▶ ÉNONCÉ A: Relevez chacune des dates mentionnées dans l'extrait, une seule fois et dans leur ordre d'apparition.
▶ ÉNONCÉ B: Présentez sous forme de liste le paragraphe de l'extrait qui commence par « d'importants dépens à titre d'indemnisation », en gardant ses faits principaux.

▶ EXTRAIT:
^^^^

TRANSALTA CORPORATION,

appelante,

et

 

SA MAJESTÉ LA REINE,

intimée.

 

[TRADUCTION FRANÇAISE OFFICIELLE]

____________________________________________________________________

 

Requête entendue par conférence téléphonique

le 16 août 2012, à Ottawa (Ontario).

 

Devant : L’honorable juge T. E. Margeson

 

 Comparutions :

 

Avocat de l’appelante :

Me Robert D. McCue

Avocate de l’intimée :

Me Mary Softley

____________________________________________________________________

 

ORDONNANCE

Vu la requête de l’appelante, qui a demandé à la Cour de rendre une ordonnance accordant, ou ordonnant à un officier taxateur d’accorder à l’appelante:

 

a)       des dépens partie‑partie (en application de l’annexe II, tarif B, catégorie C, des Règles de la Cour canadienne de l’impôt (procédure générale)) (les « Règles ») dans l’appel jusqu’au 28 avril 2011, dépens que l’appelante a estimé s’élever à 2 300 $;

 

b)      d’importants dépens à titre d’indemnisation (soit 80 % des dépens procureur-client) dans l’appel après le 28 avril 2011 et jusqu’au 12 décembre 2011, dépens que l’appelante a estimé s’élever à 265 410,23 $;

 

c)       des débours raisonnables dans l’appel jusqu’au 12 décembre 2011, débours que l’appelante a estimé s’élever à 8 049,63 $;

 

d)      une ordonnance au sujet des dépens relatifs à la requête, fixés à 80 % des dépens procureur-client, plus tous les débours raisonnables, après le 15 mars 2012;

 

e)                 toute autre mesure de redressement que la Cour jugerait bon d’accorder.

 

          Et vu les documents qui ont été déposés ainsi que les déclarations de l’avocat de l’appelante et de l’avocate de l’intimée;

 

LA COUR ORDONNE que :

 

1.       la requête de l’appelante soit rejetée;

 

2.       les dépens soient adjugés à l’intimée.

 

 

         Signé à Vancouver (Colombie‑Britannique), ce 23e jour d’octobre 2012.

^^^^

[Données sources]
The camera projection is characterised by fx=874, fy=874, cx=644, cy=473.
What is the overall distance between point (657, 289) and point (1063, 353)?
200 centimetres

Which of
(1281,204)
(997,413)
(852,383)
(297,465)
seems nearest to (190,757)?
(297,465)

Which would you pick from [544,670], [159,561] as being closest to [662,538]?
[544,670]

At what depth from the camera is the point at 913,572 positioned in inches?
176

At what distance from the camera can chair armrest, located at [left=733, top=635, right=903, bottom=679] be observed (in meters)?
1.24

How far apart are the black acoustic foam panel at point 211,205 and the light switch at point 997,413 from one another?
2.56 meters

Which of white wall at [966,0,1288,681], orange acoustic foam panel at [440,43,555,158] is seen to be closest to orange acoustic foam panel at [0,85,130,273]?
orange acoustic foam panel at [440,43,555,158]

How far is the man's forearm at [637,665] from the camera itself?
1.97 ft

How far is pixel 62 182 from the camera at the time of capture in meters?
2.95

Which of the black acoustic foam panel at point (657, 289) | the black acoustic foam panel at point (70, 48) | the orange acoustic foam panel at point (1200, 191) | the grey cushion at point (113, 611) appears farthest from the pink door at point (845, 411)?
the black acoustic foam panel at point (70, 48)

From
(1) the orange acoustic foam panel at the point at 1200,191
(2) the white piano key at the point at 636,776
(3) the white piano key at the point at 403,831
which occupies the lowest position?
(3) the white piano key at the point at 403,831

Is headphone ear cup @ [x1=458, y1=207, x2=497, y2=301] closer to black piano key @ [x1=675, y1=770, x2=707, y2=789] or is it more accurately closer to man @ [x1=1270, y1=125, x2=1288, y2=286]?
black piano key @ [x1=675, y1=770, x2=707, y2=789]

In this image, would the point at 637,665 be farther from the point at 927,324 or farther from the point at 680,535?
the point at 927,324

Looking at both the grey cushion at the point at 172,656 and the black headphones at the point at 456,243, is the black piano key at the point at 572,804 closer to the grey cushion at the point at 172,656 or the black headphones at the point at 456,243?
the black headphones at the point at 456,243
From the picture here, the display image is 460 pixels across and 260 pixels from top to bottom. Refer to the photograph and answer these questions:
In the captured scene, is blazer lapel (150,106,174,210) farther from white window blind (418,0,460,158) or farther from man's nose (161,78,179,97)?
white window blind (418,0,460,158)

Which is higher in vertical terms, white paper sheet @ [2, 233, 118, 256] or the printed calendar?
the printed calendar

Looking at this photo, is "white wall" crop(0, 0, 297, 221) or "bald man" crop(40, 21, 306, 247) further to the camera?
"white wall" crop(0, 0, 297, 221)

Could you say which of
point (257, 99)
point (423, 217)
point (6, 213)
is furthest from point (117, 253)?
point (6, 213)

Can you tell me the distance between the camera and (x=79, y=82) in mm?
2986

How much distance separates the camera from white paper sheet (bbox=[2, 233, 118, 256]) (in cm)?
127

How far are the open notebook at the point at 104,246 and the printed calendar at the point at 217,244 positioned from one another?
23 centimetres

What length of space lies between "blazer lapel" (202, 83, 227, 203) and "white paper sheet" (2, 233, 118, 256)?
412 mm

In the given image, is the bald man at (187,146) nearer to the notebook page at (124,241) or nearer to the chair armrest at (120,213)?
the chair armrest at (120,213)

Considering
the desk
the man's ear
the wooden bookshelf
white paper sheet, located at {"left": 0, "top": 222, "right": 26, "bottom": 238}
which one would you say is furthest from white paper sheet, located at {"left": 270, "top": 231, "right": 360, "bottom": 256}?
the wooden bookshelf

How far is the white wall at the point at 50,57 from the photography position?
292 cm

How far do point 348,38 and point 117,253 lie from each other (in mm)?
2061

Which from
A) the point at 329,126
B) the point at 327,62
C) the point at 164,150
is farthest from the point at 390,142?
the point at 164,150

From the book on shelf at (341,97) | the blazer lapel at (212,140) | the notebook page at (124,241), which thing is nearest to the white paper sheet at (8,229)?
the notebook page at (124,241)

^^^^

▶ CORRIGÉ A:
16 août 2012
28 avril 2011
12 décembre 2011
15 mars 2012
23 octobre 2012

▶ CORRIGÉ B:
- Demande : d'importants dépens à titre d'indemnisation, soit 80 % des dépens procureur-client
- Période : dans l'appel, après le 28 avril 2011 et jusqu'au 12 décembre 2011
- Montant estimé par l'appelante : 265 410,23 $